» **WORK TO DO**:
Which lines in the data below contain the word "tree"? Collect each of those lines and copy it out in full.

_____

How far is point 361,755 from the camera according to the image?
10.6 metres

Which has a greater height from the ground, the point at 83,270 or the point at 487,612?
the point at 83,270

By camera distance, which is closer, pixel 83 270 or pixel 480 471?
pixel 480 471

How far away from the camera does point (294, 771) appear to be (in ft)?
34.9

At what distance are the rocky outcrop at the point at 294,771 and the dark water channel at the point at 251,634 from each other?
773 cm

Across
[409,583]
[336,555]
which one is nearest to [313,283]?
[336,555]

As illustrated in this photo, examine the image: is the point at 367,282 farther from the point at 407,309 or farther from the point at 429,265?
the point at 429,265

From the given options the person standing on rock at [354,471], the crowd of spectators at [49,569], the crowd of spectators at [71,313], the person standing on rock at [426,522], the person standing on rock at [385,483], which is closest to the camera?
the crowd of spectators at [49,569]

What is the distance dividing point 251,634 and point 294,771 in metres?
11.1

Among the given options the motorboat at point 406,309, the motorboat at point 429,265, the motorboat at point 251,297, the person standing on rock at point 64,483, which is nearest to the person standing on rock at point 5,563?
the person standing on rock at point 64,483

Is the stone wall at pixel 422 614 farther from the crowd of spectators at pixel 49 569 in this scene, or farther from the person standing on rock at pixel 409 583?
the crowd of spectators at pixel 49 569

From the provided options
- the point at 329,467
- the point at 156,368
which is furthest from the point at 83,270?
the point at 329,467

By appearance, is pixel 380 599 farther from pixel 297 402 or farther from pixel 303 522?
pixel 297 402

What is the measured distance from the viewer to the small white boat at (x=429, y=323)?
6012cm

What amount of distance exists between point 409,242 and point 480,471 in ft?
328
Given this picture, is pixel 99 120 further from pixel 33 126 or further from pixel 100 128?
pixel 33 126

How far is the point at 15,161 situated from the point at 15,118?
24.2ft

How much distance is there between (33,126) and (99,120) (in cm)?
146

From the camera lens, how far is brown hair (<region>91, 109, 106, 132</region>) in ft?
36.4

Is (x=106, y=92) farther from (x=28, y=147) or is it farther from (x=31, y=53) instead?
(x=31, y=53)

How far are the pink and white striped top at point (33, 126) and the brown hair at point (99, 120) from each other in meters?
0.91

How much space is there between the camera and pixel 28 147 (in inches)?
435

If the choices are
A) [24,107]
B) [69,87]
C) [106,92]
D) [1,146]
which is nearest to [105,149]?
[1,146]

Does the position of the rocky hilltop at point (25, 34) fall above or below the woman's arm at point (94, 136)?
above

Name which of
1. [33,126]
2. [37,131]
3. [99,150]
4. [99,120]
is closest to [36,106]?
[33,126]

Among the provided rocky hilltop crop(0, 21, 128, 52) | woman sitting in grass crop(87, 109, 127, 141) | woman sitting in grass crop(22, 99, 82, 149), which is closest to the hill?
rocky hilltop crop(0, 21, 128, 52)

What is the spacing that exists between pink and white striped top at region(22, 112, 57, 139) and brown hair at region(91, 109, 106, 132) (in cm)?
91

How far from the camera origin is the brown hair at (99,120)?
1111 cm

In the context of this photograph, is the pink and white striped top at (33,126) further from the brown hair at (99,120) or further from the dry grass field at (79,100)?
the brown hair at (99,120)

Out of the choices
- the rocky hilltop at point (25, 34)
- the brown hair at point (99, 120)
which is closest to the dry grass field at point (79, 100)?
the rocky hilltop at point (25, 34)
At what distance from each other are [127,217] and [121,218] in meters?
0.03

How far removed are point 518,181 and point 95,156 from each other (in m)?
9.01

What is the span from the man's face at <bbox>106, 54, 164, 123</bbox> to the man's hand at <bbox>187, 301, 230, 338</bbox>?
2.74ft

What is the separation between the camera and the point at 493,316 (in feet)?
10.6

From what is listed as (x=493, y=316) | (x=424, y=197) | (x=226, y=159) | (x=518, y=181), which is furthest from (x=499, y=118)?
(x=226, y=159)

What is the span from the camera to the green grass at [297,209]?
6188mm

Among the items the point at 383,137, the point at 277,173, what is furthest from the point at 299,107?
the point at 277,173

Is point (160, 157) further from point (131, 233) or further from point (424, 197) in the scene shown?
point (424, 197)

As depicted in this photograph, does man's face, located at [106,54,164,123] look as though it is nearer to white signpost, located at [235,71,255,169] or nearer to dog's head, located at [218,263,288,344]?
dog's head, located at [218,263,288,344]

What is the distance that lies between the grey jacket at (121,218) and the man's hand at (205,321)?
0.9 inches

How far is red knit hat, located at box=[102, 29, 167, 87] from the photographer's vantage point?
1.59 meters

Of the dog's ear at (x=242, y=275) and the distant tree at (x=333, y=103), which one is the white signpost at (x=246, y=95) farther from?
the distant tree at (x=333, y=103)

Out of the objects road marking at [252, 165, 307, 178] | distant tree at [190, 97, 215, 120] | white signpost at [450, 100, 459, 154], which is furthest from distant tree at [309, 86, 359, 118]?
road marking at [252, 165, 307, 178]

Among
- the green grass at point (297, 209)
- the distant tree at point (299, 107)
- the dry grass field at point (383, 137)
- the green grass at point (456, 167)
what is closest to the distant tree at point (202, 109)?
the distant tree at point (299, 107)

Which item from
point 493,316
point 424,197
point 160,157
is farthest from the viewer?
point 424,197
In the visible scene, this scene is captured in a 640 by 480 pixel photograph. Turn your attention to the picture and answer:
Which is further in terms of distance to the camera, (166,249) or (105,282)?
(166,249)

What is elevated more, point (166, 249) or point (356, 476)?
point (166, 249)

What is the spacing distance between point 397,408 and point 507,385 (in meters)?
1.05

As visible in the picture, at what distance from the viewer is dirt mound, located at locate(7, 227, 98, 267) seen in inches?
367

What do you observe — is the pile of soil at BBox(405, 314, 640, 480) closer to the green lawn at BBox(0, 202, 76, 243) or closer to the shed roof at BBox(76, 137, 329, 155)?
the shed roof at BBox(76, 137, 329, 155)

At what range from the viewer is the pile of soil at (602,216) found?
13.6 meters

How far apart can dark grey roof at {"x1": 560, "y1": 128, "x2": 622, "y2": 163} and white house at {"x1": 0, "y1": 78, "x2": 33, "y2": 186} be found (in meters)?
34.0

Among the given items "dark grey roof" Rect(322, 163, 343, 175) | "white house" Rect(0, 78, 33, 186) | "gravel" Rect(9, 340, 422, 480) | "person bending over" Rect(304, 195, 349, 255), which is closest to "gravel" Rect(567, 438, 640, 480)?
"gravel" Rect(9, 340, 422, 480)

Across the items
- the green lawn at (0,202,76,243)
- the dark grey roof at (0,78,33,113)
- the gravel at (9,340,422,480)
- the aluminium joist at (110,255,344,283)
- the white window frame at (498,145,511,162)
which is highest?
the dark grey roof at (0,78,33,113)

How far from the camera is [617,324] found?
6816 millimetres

_____

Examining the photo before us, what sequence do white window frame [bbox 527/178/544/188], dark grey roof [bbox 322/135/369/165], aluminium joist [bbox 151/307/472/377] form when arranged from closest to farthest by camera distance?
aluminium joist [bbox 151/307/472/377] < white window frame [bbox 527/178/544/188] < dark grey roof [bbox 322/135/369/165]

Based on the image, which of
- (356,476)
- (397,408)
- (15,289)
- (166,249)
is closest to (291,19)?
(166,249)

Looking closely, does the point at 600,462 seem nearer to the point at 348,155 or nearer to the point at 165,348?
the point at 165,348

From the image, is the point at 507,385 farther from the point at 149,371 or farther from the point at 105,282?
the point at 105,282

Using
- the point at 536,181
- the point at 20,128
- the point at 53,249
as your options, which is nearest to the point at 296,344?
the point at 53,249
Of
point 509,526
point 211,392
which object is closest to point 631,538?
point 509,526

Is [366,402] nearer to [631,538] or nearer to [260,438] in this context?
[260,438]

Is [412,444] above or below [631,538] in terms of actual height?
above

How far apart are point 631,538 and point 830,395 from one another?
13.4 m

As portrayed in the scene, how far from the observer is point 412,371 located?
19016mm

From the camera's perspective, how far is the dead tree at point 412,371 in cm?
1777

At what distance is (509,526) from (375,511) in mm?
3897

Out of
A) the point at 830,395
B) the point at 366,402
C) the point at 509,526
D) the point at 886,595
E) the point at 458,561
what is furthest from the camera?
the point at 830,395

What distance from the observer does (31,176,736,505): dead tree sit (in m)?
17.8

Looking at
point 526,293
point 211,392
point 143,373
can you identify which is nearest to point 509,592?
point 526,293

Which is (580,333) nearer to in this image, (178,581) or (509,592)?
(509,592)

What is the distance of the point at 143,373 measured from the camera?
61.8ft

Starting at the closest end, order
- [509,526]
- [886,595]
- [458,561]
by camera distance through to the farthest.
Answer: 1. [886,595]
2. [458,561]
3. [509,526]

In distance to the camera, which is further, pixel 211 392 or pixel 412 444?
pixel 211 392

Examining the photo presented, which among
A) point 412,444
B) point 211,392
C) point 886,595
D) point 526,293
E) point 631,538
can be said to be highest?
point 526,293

_____

» **CORRECT ANSWER**:
Of the dog's ear at (x=242, y=275) and the distant tree at (x=333, y=103), which one is the white signpost at (x=246, y=95) farther from?
the distant tree at (x=333, y=103)
Out of the objects road marking at [252, 165, 307, 178] | distant tree at [190, 97, 215, 120] | white signpost at [450, 100, 459, 154], which is furthest from distant tree at [309, 86, 359, 118]?
- the distant tree at point (299, 107)
what is closest to the distant tree at point (202, 109)?
the distant tree at point (299, 107)
From the camera's perspective, how far is the dead tree at point 412,371 in cm?
What distance from the observer does (31,176,736,505): dead tree sit (in m)?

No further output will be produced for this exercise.